— start of INFORMATION PROVIDED —
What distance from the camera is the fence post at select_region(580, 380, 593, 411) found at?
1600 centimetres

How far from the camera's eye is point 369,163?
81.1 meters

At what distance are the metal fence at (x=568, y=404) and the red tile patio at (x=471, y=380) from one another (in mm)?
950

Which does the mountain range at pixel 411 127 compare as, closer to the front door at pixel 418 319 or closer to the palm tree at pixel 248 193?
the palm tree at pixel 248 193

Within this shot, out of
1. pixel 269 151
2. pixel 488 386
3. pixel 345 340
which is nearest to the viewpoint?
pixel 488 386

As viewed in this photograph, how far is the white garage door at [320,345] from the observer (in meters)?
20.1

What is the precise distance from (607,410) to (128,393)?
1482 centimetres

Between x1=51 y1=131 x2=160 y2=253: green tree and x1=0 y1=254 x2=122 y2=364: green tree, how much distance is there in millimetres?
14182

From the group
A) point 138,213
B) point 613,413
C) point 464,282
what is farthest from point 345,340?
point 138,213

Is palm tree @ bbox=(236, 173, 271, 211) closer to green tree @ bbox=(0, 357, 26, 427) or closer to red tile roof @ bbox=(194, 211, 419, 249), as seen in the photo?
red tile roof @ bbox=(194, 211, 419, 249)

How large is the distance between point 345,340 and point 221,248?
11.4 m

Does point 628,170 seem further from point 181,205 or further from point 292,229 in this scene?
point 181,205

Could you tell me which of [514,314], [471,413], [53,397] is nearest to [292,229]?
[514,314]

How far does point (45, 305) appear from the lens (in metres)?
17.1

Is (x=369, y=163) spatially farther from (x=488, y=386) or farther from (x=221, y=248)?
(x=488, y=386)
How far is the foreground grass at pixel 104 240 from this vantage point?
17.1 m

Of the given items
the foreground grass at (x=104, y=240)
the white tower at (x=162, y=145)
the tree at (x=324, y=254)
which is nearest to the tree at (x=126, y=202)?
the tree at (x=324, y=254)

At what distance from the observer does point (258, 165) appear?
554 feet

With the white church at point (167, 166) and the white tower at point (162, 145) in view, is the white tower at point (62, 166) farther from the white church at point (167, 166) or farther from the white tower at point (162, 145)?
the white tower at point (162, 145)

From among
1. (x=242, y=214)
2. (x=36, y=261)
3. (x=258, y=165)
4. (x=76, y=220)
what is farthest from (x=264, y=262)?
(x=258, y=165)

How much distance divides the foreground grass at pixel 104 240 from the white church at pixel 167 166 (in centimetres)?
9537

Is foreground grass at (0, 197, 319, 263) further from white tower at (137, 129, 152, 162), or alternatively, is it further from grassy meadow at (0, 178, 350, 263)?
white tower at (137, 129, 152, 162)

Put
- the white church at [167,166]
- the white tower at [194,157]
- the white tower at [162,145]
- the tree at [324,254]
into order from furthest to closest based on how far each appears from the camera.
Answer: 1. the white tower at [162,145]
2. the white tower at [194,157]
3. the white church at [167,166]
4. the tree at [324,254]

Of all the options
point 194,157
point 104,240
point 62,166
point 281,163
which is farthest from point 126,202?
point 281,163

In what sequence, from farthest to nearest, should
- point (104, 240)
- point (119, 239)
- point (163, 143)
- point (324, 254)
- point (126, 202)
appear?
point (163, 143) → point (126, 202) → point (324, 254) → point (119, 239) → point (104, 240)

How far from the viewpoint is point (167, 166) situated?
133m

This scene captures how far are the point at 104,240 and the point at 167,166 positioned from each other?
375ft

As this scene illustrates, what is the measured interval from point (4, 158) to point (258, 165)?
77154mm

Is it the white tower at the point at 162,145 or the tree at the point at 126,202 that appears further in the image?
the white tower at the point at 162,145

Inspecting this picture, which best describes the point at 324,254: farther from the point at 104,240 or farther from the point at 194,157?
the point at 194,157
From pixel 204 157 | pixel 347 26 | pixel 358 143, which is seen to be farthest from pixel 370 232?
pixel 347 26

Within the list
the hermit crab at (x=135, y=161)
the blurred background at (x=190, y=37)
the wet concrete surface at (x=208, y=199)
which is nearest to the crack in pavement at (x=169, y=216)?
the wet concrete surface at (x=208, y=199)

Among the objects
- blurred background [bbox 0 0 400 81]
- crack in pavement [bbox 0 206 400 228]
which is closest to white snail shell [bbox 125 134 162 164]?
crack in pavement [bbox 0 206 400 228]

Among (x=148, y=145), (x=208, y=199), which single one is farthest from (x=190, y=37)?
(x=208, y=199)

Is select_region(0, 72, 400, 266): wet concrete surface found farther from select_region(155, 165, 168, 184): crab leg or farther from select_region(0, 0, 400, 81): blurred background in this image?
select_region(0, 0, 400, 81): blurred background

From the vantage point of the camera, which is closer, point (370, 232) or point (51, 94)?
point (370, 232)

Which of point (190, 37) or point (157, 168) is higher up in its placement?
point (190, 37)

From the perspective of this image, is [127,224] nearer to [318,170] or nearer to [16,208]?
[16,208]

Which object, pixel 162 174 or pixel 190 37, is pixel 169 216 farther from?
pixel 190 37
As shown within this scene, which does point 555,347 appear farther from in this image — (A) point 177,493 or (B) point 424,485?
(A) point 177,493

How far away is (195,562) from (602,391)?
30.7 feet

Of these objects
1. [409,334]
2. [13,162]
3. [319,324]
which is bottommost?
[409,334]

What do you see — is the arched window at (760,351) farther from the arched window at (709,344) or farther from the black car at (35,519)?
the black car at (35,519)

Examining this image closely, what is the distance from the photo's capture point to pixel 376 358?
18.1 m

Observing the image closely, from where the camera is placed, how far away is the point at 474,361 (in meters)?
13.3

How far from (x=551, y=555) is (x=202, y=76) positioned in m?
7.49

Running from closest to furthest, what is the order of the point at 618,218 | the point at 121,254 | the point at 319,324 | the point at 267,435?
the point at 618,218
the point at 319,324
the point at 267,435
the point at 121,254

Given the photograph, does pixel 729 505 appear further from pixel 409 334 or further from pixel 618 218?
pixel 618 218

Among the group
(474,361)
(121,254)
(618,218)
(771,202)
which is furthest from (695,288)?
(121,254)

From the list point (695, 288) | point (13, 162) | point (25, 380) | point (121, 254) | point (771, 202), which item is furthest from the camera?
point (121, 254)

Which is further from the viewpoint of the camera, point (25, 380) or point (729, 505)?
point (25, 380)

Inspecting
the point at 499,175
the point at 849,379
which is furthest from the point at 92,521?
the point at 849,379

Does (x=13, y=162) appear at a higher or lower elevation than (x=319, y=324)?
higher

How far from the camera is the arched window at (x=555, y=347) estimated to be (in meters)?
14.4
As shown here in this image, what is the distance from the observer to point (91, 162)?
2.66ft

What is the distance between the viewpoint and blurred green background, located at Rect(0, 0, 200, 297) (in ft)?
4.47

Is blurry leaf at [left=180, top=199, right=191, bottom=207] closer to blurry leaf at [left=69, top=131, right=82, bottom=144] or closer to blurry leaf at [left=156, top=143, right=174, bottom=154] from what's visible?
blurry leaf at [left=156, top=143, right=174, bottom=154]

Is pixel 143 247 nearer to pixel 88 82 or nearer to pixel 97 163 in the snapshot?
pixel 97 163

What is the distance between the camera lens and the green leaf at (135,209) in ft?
— end of INFORMATION PROVIDED —
BRIEF:
Give back, unchanged, every line from the one with "Examining this image" to the end of the entries above.

WRITTEN RESPONSE:
Examining this image closely, what is the distance from the photo's capture point to pixel 376 358?
18.1 m

Observing the image closely, from where the camera is placed, how far away is the point at 474,361 (in meters)?
13.3

How far from (x=551, y=555) is (x=202, y=76) positioned in m?
7.49

Running from closest to furthest, what is the order of the point at 618,218 | the point at 121,254 | the point at 319,324 | the point at 267,435?
the point at 618,218
the point at 319,324
the point at 267,435
the point at 121,254

Given the photograph, does pixel 729 505 appear further from pixel 409 334 or further from pixel 618 218?
pixel 618 218

Among the group
(474,361)
(121,254)
(618,218)
(771,202)
which is furthest from (695,288)?
(121,254)

From the list point (695, 288) | point (13, 162) | point (25, 380) | point (121, 254) | point (771, 202), which item is furthest from the camera?
point (121, 254)

Which is further from the viewpoint of the camera, point (25, 380) or point (729, 505)?
point (25, 380)

Inspecting
the point at 499,175
the point at 849,379
which is furthest from the point at 92,521?
the point at 849,379

Does (x=13, y=162) appear at a higher or lower elevation than (x=319, y=324)?
higher

How far from the camera is the arched window at (x=555, y=347) estimated to be (in meters)?
14.4
As shown here in this image, what is the distance from the observer to point (91, 162)?
2.66ft

What is the distance between the viewpoint and blurred green background, located at Rect(0, 0, 200, 297) (in ft)?
4.47

Is blurry leaf at [left=180, top=199, right=191, bottom=207] closer to blurry leaf at [left=69, top=131, right=82, bottom=144] or closer to blurry leaf at [left=156, top=143, right=174, bottom=154] from what's visible?
blurry leaf at [left=156, top=143, right=174, bottom=154]

Is pixel 143 247 nearer to pixel 88 82 or nearer to pixel 97 163 in the snapshot?
pixel 97 163

What is the distance between the camera lens and the green leaf at (135,209) in ft?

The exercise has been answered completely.